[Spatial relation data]
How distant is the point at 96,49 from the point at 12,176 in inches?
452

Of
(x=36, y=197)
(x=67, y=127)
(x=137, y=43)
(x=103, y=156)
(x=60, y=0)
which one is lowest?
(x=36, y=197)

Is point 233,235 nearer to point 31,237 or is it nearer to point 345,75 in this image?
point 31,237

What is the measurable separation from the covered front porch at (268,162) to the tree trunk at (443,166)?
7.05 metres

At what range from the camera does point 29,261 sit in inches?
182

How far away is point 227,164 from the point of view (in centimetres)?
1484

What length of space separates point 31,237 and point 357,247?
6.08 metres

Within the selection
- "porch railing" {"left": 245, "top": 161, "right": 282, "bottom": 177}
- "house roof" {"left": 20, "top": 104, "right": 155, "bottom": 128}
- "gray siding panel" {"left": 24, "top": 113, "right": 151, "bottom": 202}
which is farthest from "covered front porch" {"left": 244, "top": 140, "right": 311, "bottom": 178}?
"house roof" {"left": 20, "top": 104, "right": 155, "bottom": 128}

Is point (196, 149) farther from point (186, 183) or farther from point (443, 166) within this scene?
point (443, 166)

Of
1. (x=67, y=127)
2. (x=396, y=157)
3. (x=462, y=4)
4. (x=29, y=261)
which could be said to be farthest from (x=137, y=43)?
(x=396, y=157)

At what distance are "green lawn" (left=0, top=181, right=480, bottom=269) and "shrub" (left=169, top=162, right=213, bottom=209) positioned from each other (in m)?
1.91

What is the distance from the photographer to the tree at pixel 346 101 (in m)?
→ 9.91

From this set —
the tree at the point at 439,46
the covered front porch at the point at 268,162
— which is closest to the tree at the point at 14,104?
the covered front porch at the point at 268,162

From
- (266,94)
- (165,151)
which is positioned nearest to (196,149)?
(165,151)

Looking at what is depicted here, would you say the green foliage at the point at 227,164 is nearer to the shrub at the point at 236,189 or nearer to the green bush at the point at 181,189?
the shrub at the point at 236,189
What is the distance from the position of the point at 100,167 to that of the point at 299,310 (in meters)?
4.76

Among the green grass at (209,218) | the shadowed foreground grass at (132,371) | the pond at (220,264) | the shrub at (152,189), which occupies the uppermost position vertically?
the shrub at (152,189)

-- Written exercise --
Reproduce all of the records above line for line, with no changes.

-- Response to this task --
How distant is the point at 96,49 from the point at 12,176 in inches?
452

Of
(x=36, y=197)
(x=67, y=127)
(x=137, y=43)
(x=103, y=156)
(x=60, y=0)
which one is lowest?
(x=36, y=197)

Is point 233,235 nearer to point 31,237 or is it nearer to point 345,75 in this image?
point 31,237

What is the measurable separation from the covered front porch at (268,162) to the tree trunk at (443,166)?
7.05 metres

At what range from the camera does point 29,261 sit in inches?
182

How far away is point 227,164 from the point of view (in centimetres)?
1484

What length of space separates point 31,237 and point 357,247?
6.08 metres

Within the selection
- "porch railing" {"left": 245, "top": 161, "right": 282, "bottom": 177}
- "house roof" {"left": 20, "top": 104, "right": 155, "bottom": 128}
- "gray siding panel" {"left": 24, "top": 113, "right": 151, "bottom": 202}
which is farthest from "covered front porch" {"left": 244, "top": 140, "right": 311, "bottom": 178}?
"house roof" {"left": 20, "top": 104, "right": 155, "bottom": 128}

Is point (196, 149) farther from point (186, 183) or farther from point (443, 166) within this scene?
point (443, 166)

Of
1. (x=67, y=127)
2. (x=396, y=157)
3. (x=462, y=4)
4. (x=29, y=261)
which could be said to be farthest from (x=137, y=43)?
(x=396, y=157)

At what distance are "green lawn" (left=0, top=181, right=480, bottom=269) and "shrub" (left=169, top=162, right=213, bottom=209) positioned from each other (in m)?
1.91

What is the distance from the photographer to the tree at pixel 346 101 (in m)?
→ 9.91

From this set —
the tree at the point at 439,46
the covered front porch at the point at 268,162
— which is closest to the tree at the point at 14,104?
the covered front porch at the point at 268,162

From
- (266,94)
- (165,151)
which is positioned nearest to (196,149)?
(165,151)

Looking at what is depicted here, would you say the green foliage at the point at 227,164 is nearer to the shrub at the point at 236,189 or nearer to the green bush at the point at 181,189?
the shrub at the point at 236,189
What is the distance from the position of the point at 100,167 to that of the point at 299,310 (in meters)?
4.76

Among the green grass at (209,218) | the shadowed foreground grass at (132,371) | the pond at (220,264) | the shrub at (152,189), which occupies the uppermost position vertically?
the shrub at (152,189)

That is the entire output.